Most recently, as I was testing out Evolution (my email client) compiled from pkgsrc, I discovered that it started up incredibly slowly. Like, 5 minutes from invocation to a window popping up on my desktop. So, a little Google-fu, and I found myself here. It turns out that one of the things Evolution does a lot is attempt to open shared libraries that don’t exist. Unfortunately, those failures are very expensive, and as of 5.0.2, NBSD’s linker doesn’t cache the failures.
And this is where that blog post comes in. The author of that post wrote up a negative lookup cache and incorporated it into the NBSD dynamic linker. By itself, that’d be interesting, but what’s deeply cool about this is that I was able to get a patch representing his change, tweak them, apply them to my local copy of the NBSD source, and then build out and install a new version of the dynamic linker. Result: startup times went from minutes to seconds. I’d call that a huge win.

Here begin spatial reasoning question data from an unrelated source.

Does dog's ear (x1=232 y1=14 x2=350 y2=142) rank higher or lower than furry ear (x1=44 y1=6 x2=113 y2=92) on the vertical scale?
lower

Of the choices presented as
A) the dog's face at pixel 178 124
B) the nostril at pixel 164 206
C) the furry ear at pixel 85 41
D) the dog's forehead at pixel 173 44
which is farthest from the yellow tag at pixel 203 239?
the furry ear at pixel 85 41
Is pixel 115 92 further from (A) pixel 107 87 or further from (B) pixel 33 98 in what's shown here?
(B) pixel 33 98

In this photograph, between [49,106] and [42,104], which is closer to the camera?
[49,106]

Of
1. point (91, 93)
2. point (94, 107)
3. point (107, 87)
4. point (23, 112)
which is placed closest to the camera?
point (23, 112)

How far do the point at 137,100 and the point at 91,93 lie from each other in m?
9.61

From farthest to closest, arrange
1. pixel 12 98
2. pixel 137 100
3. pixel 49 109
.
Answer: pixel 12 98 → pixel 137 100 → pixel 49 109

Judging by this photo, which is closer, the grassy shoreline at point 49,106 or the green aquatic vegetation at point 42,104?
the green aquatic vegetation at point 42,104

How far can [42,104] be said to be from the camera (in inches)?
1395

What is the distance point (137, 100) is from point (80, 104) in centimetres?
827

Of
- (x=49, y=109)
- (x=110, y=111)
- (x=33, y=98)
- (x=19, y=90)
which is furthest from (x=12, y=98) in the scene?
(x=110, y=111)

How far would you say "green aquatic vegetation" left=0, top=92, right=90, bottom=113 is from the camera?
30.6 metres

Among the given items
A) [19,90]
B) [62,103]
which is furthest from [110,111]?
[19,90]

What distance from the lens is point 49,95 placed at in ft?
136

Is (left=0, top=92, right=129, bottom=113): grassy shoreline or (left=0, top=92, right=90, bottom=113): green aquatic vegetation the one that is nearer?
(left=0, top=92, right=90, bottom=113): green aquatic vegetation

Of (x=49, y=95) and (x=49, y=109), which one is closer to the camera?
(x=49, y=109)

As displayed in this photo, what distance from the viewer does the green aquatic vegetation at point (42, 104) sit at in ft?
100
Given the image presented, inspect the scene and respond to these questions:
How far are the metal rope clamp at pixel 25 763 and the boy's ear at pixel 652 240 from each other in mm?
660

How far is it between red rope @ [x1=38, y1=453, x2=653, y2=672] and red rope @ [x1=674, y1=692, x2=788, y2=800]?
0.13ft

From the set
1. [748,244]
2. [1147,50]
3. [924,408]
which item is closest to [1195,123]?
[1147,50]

What this fundamentally speaks to is just how open and easy it is to fiddle around with the internals of NetBSD. The entire system is designed to make it trivial to alter the base and rebuild it out from scratch, which makes it possible to do the kinds of things I just did. Very cool!
Next up: Attempt to hack nouveau DRI support into the kernel so I can get reasonable video performance.